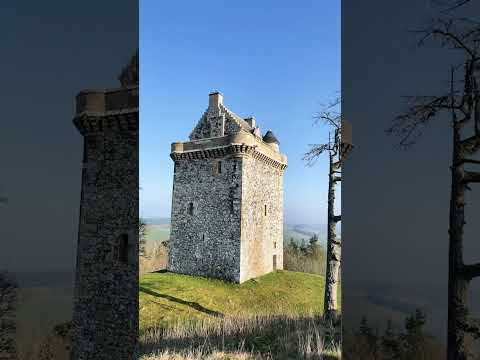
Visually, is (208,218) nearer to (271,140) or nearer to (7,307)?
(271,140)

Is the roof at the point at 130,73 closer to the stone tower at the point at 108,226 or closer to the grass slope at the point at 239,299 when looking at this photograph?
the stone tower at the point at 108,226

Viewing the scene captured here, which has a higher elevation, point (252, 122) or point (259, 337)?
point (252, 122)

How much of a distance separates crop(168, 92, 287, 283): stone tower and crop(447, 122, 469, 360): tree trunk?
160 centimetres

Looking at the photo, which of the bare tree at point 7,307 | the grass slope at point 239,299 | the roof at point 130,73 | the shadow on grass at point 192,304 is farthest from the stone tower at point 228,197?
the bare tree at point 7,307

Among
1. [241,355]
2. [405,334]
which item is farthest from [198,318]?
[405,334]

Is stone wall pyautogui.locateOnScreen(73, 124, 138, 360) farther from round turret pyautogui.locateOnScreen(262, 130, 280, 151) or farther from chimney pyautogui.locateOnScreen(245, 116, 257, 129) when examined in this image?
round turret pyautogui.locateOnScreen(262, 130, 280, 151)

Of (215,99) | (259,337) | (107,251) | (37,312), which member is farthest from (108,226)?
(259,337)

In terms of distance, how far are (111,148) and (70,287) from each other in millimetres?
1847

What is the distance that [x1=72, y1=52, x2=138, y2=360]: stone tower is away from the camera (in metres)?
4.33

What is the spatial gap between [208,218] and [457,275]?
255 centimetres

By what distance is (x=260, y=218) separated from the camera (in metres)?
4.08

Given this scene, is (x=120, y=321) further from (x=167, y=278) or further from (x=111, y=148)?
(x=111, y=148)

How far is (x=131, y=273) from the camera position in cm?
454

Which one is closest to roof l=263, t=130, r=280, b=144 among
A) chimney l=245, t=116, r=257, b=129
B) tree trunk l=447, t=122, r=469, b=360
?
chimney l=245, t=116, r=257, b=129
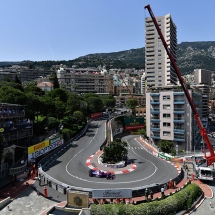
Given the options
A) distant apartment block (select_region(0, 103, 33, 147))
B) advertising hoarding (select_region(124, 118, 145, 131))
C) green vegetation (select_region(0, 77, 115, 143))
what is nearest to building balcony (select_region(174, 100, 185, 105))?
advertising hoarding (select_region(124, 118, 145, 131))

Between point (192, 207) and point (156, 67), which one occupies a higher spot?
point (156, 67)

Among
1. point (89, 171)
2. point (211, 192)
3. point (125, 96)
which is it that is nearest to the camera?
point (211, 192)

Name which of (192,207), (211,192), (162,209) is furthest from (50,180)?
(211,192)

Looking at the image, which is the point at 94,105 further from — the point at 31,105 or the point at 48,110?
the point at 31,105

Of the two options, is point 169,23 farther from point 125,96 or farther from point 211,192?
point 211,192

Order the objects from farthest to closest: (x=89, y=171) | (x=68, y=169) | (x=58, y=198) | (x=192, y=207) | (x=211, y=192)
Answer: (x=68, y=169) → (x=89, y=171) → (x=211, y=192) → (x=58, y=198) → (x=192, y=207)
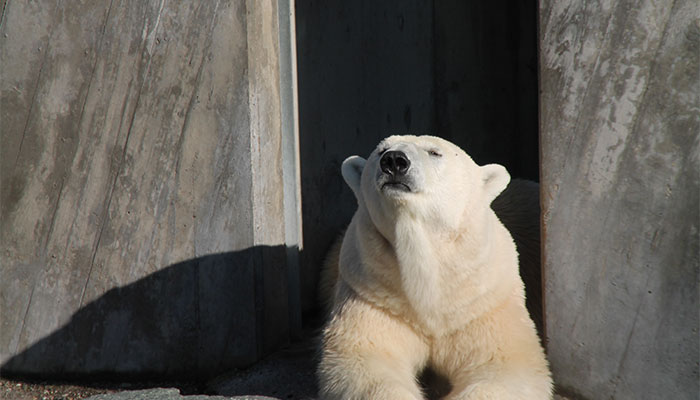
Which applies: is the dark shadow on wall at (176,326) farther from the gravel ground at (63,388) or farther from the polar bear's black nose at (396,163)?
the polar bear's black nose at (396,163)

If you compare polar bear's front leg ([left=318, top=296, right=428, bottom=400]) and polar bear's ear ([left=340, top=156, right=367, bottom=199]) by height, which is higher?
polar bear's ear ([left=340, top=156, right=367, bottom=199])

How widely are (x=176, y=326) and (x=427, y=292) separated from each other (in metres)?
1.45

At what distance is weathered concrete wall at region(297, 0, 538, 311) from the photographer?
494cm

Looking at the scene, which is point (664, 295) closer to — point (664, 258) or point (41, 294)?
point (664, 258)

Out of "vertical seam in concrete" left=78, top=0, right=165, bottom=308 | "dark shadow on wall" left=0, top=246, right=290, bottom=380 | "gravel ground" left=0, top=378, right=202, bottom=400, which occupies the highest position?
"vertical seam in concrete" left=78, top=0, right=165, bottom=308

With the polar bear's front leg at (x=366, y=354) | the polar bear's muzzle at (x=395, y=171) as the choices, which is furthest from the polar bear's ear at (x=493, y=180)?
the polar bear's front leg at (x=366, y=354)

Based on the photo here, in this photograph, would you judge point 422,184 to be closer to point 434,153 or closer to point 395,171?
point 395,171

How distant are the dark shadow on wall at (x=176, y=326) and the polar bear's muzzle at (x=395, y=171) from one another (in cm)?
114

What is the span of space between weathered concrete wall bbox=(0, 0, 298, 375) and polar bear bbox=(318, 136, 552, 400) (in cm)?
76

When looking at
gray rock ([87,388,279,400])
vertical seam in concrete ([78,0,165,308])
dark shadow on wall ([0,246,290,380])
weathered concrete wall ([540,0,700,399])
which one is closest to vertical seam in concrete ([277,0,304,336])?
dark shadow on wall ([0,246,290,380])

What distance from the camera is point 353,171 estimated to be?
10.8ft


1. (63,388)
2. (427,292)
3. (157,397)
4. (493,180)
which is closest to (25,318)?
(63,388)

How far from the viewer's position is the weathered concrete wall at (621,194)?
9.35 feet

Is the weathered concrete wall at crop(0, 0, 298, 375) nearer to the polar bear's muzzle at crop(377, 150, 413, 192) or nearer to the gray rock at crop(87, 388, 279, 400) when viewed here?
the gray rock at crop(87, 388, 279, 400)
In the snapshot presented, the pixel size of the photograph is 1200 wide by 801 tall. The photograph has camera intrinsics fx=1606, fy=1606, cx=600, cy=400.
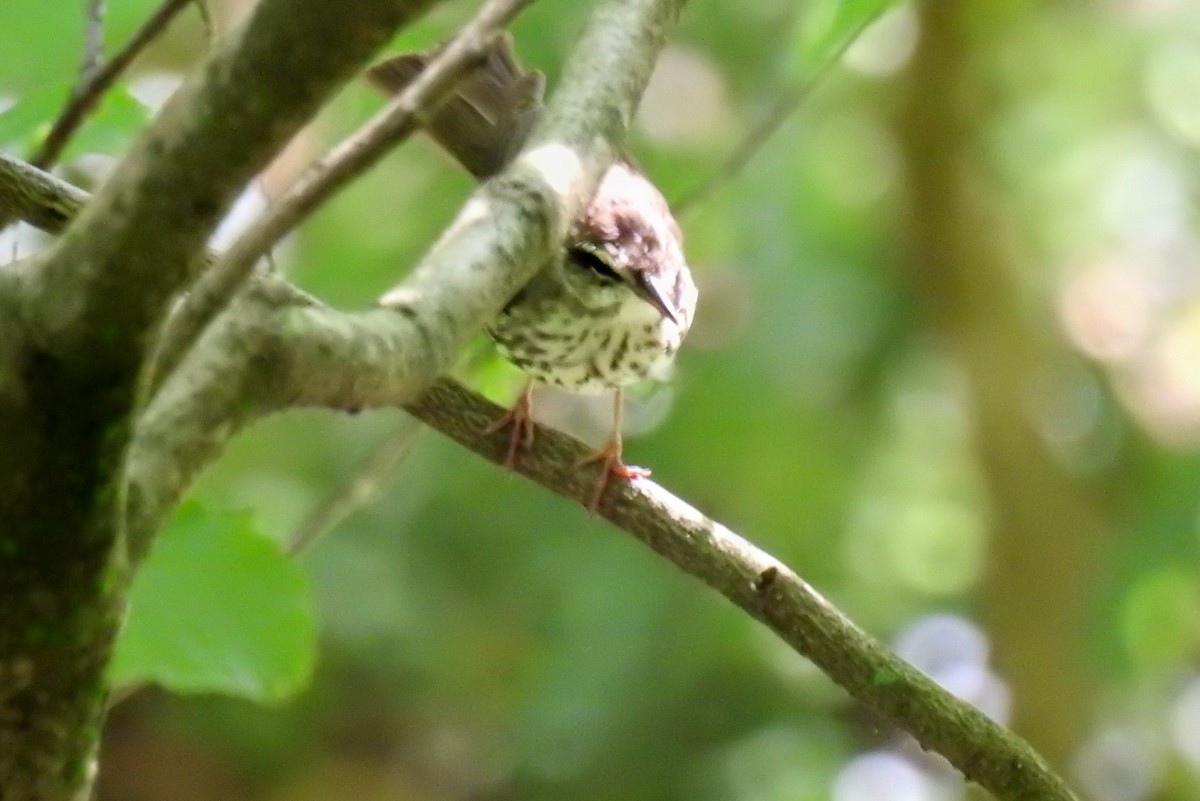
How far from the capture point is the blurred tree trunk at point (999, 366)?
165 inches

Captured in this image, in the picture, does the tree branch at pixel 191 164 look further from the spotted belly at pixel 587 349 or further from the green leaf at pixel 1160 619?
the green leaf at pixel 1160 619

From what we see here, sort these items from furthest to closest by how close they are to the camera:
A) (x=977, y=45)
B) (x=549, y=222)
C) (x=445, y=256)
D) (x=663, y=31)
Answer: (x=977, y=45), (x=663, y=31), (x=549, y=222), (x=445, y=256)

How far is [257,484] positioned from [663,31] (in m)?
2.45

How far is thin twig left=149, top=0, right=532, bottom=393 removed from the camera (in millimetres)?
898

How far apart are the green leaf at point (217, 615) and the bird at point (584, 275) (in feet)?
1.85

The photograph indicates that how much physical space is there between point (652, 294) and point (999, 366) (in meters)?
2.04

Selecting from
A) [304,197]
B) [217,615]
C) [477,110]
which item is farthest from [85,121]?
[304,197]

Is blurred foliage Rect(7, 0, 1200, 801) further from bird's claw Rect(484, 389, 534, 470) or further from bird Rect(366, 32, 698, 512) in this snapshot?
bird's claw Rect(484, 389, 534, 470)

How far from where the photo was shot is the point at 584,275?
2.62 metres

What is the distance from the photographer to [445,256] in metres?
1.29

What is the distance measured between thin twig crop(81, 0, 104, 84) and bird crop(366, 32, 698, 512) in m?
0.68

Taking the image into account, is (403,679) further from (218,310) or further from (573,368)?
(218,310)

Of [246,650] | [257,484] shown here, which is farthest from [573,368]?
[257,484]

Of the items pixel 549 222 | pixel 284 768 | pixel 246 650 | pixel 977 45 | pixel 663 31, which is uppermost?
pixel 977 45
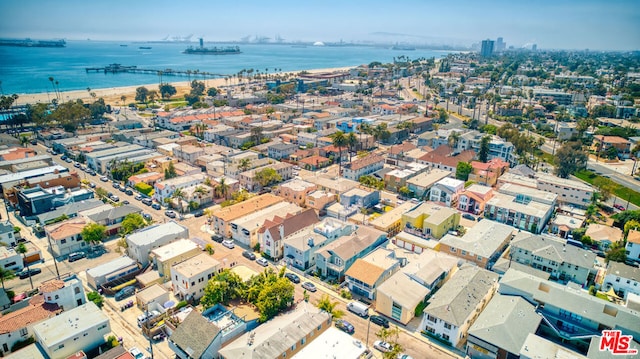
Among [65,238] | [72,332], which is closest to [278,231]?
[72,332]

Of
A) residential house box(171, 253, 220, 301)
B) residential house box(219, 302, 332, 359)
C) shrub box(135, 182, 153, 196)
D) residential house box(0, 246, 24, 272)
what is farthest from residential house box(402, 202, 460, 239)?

○ ○ ○ ○ ○ ○ ○

TASK DIRECTIONS.
Leave out every picture and copy the rest of the records exactly.

TASK OUTPUT.
Visually, is (208,218) nearer to (271,140) or nearer to (7,307)?
(271,140)

Is the roof at the point at 130,73 closer to the stone tower at the point at 108,226 or closer to the grass slope at the point at 239,299 when looking at this photograph?
the stone tower at the point at 108,226

Viewing the scene captured here, which has a higher elevation, point (252, 122) or point (259, 337)?
point (252, 122)

How much of a distance separates crop(168, 92, 287, 283): stone tower and crop(447, 122, 469, 360): tree trunk?
160 centimetres

Looking at the photo, which of the bare tree at point 7,307 | the grass slope at point 239,299 | the roof at point 130,73 | the shadow on grass at point 192,304 is farthest from the stone tower at point 228,197?
the bare tree at point 7,307

Among
1. [241,355]
2. [405,334]
which item is farthest from [198,318]?
[405,334]

Is stone wall pyautogui.locateOnScreen(73, 124, 138, 360) farther from round turret pyautogui.locateOnScreen(262, 130, 280, 151) or farther from chimney pyautogui.locateOnScreen(245, 116, 257, 129) when examined in this image?
round turret pyautogui.locateOnScreen(262, 130, 280, 151)

Of (215,99) | (259,337) | (107,251) | (37,312), which member is farthest from (108,226)?
(259,337)

In terms of distance, how far are (111,148) and (70,287) from each other in millimetres?
1847

What is the distance that [x1=72, y1=52, x2=138, y2=360]: stone tower is away from the camera (in metres)?
4.33

What is the spatial gap between [208,218] and [457,275]?
255 centimetres

By what distance is (x=260, y=218) separated from the camera (in metres)?
4.08

Given this scene, is (x=120, y=321) further from (x=167, y=278) or further from (x=111, y=148)?
(x=111, y=148)

How far is (x=131, y=273) from the camera position in cm?
454

Which one is closest to roof l=263, t=130, r=280, b=144 among
A) chimney l=245, t=116, r=257, b=129
B) tree trunk l=447, t=122, r=469, b=360
?
chimney l=245, t=116, r=257, b=129
Given the options
A) distant apartment block (select_region(0, 103, 33, 147))
B) advertising hoarding (select_region(124, 118, 145, 131))
C) green vegetation (select_region(0, 77, 115, 143))
what is nearest to building balcony (select_region(174, 100, 185, 105))?
advertising hoarding (select_region(124, 118, 145, 131))

Between point (192, 207) and point (156, 67), which one occupies a higher spot?
point (156, 67)

Among
1. point (89, 171)
2. point (211, 192)
3. point (125, 96)
which is it that is nearest to the camera?
point (211, 192)

Name which of (192,207), (211,192), (162,209) is furthest from (50,180)?
(211,192)

Looking at the image, which is the point at 94,105 further from — the point at 31,105 or the point at 48,110?
the point at 31,105

Of the two options, is point 169,23 farther from point 125,96 or farther from point 211,192?
point 211,192

Order the objects from farthest to closest: (x=89, y=171) | (x=68, y=169) | (x=58, y=198) | (x=192, y=207) | (x=211, y=192)
Answer: (x=68, y=169) → (x=89, y=171) → (x=211, y=192) → (x=58, y=198) → (x=192, y=207)
Which applies: is the dark shadow on wall at (176,326) farther from the gravel ground at (63,388) or farther from the polar bear's black nose at (396,163)?
the polar bear's black nose at (396,163)

If you compare polar bear's front leg ([left=318, top=296, right=428, bottom=400]) and polar bear's ear ([left=340, top=156, right=367, bottom=199]) by height, which is higher?
polar bear's ear ([left=340, top=156, right=367, bottom=199])

How widely are (x=176, y=326) and (x=427, y=292) separated from each other (in metres)?
1.45

At what distance is weathered concrete wall at region(297, 0, 538, 311) from the photographer?
494cm

Looking at the scene, which is point (664, 295) closer to — point (664, 258) or point (41, 294)?
point (664, 258)

Out of "vertical seam in concrete" left=78, top=0, right=165, bottom=308 | "dark shadow on wall" left=0, top=246, right=290, bottom=380 | "gravel ground" left=0, top=378, right=202, bottom=400, which occupies the highest position?
"vertical seam in concrete" left=78, top=0, right=165, bottom=308

With the polar bear's front leg at (x=366, y=354) | the polar bear's muzzle at (x=395, y=171) as the choices, which is furthest from the polar bear's ear at (x=493, y=180)?
the polar bear's front leg at (x=366, y=354)

Based on the photo here, in this photograph, would you judge point 422,184 to be closer to point 434,153 or closer to point 395,171?
point 395,171

How distant are the dark shadow on wall at (x=176, y=326) and the polar bear's muzzle at (x=395, y=171) from one another (in cm)?
114

What is the span of space between weathered concrete wall bbox=(0, 0, 298, 375) and polar bear bbox=(318, 136, 552, 400) (in cm)?
76

When looking at
gray rock ([87,388,279,400])
vertical seam in concrete ([78,0,165,308])
dark shadow on wall ([0,246,290,380])
weathered concrete wall ([540,0,700,399])
which one is closest to vertical seam in concrete ([277,0,304,336])?
dark shadow on wall ([0,246,290,380])

What distance from the camera is point 353,171 estimated to be?
10.8ft


1. (63,388)
2. (427,292)
3. (157,397)
4. (493,180)
which is closest to (25,318)?
(63,388)

How far from the viewer's position is the weathered concrete wall at (621,194)?
9.35 feet

Is the weathered concrete wall at crop(0, 0, 298, 375) nearer to the polar bear's muzzle at crop(377, 150, 413, 192) or nearer to the gray rock at crop(87, 388, 279, 400) when viewed here?
the gray rock at crop(87, 388, 279, 400)
In the snapshot presented, the pixel size of the photograph is 1200 wide by 801 tall. The photograph has camera intrinsics fx=1606, fy=1606, cx=600, cy=400.
How far from the capture point is the blurred tree trunk at point (999, 366)?
165 inches

Captured in this image, in the picture, does the tree branch at pixel 191 164 look further from the spotted belly at pixel 587 349 or further from the green leaf at pixel 1160 619?
the green leaf at pixel 1160 619

From what we see here, sort these items from furthest to closest by how close they are to the camera:
A) (x=977, y=45)
B) (x=549, y=222)
C) (x=445, y=256)
D) (x=663, y=31)
Answer: (x=977, y=45), (x=663, y=31), (x=549, y=222), (x=445, y=256)

How far is [257,484] positioned from [663,31] (in m)?
2.45

How far is thin twig left=149, top=0, right=532, bottom=393 removed from the camera (in millimetres)?
898

How far apart are the green leaf at point (217, 615) and the bird at point (584, 275) (in feet)?
1.85

The photograph indicates that how much physical space is there between point (652, 294) and point (999, 366) (in meters)?
2.04

Selecting from
A) [304,197]
B) [217,615]
C) [477,110]
which item is farthest from [85,121]?
[304,197]

Is blurred foliage Rect(7, 0, 1200, 801) further from bird's claw Rect(484, 389, 534, 470) or further from bird Rect(366, 32, 698, 512) in this snapshot?
bird's claw Rect(484, 389, 534, 470)

How far from where the photo was shot is the point at 584,275?
2.62 metres

What is the distance from the photographer to [445,256] in metres?
1.29

What is the distance measured between thin twig crop(81, 0, 104, 84) and bird crop(366, 32, 698, 512) in m?
0.68

Taking the image into account, is (403,679) further from (218,310) or further from (573,368)?
(218,310)

Of [246,650] | [257,484] shown here, which is farthest from [573,368]?
[257,484]

Of the items pixel 549 222 | pixel 284 768 | pixel 246 650 | pixel 977 45 | pixel 663 31, which is uppermost?
pixel 977 45
Among [65,238] | [72,332], which is closest to [278,231]?
[72,332]

Of
A) residential house box(171, 253, 220, 301)
B) residential house box(219, 302, 332, 359)
C) shrub box(135, 182, 153, 196)
D) residential house box(0, 246, 24, 272)
what is farthest from residential house box(402, 202, 460, 239)?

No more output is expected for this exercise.